A damp sponge should take care of any major squeeze-out.


----------



## Loren (May 30, 2008)

The problem with wiping glue off an open pored wood like oak
is the glue can get down in the pores. Some people claim
this has never been a problem for them, but it has vexed 
me in the past and that is why I do not wet-wipe glue on
open pored woods.

Any regular paste wax will work.

You could also fill the veneer grain before gluing the face 
frame one. The glue can be scraped off then with no
concerns about it affecting stain. With solid wood you
can scrape away material to get past any glue issues,
but with veneer being so thin more than light sanding
can result in the brown glue showing through the veneer.


----------



## shipwright (Sep 27, 2010)

Use a liquid hide glue like Old Brown Glue and you can clean up squeeze out with water and a cloth. The strength is just as good and its just as easy. You will have no issues with finish and better yet, it is reversible.

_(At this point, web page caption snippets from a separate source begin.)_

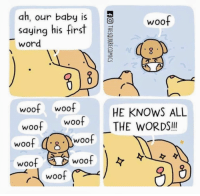 Word, Baby, and Woo: ah, our baby is  saying his first  word  woo  woof woof  HE KNOWS ALL  woo THE WORDS!!  woof s  woof Smol doggos first words
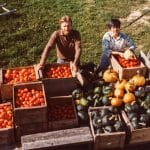 Keith and Ellen Helmuth bringing in part of the market garden tomato and squash harvest, North Hill Farm, 1983.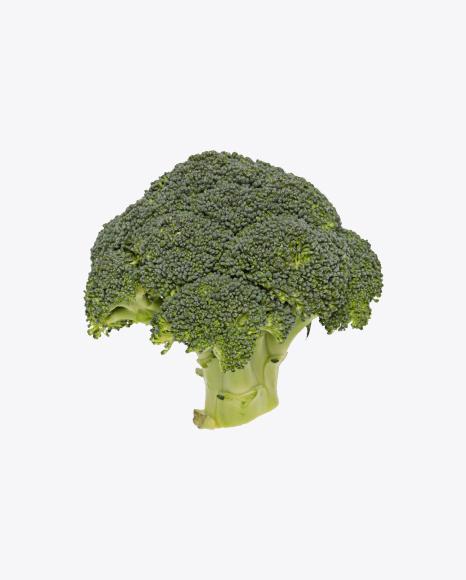 Broccoli Inflorescence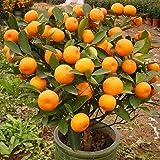TENGGO 30Uds Semillas Comestibles del Árbol de Bonsai del Mandarín de la Fruta Semilla de Cítricos Semillas de Naranja de Mandarina de Bonsai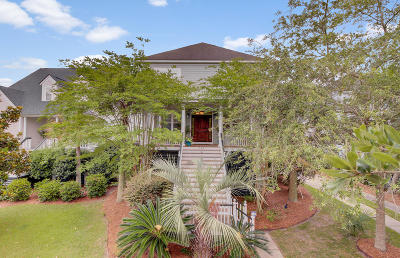 Charleston Single Family Home For Sale: 306 S Ladd Court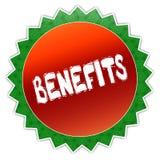 Distintivo del girasole con il testo dei BENEFICI Fotografia Stock Libera da Diritti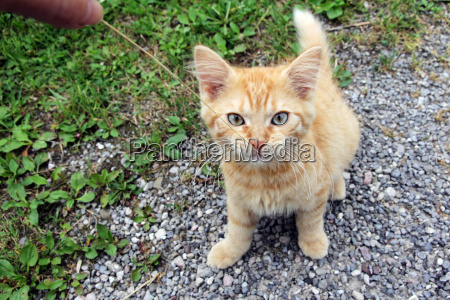a young bright red kitten a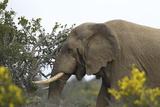 African Elephants 004 Photographic Print by Bob Langrish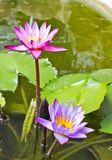 twin lotus in the pond Stock Images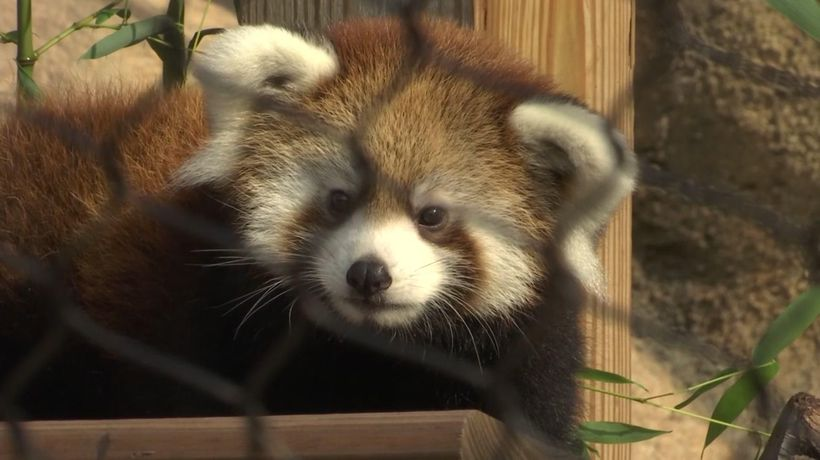 Milwaukee zoo debuts red panda cub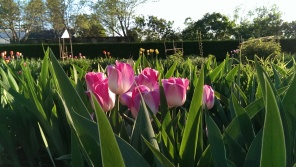 pink and white tulips at Stevens Coolidge Place
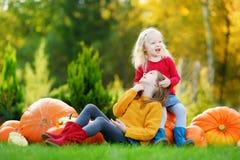 2 довольно маленьких сестры имея потеху совместно на заплате тыквы Стоковая Фотография RF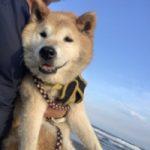 老犬ホーム九十九里パークに…千葉から柴犬の男の子「百太郎くん」(15歳)が入園しました。編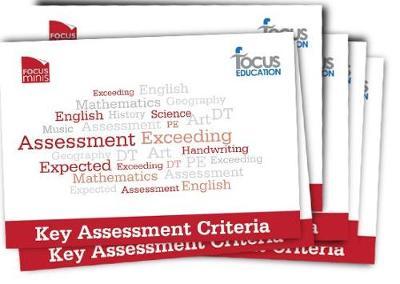 Focus Mini: Key Assessment Criteria (Paperback)
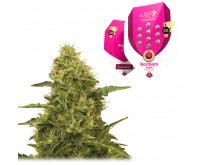 Northern Light (Royal Queen Seeds) 5 Samen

Why is everyone using PVA glues????


----------



## DLCW (Feb 18, 2011)

I've been doing exactly that process since 2000 when I started my business. I've done hundreds of cabinet since then and have never had a problem. Prior to that, I did it the same way for family and friends when woodworking was a hobby. I prefinish all my cabinet parts before I assemble. That way any glue squeeze out is really easy to clean up.


----------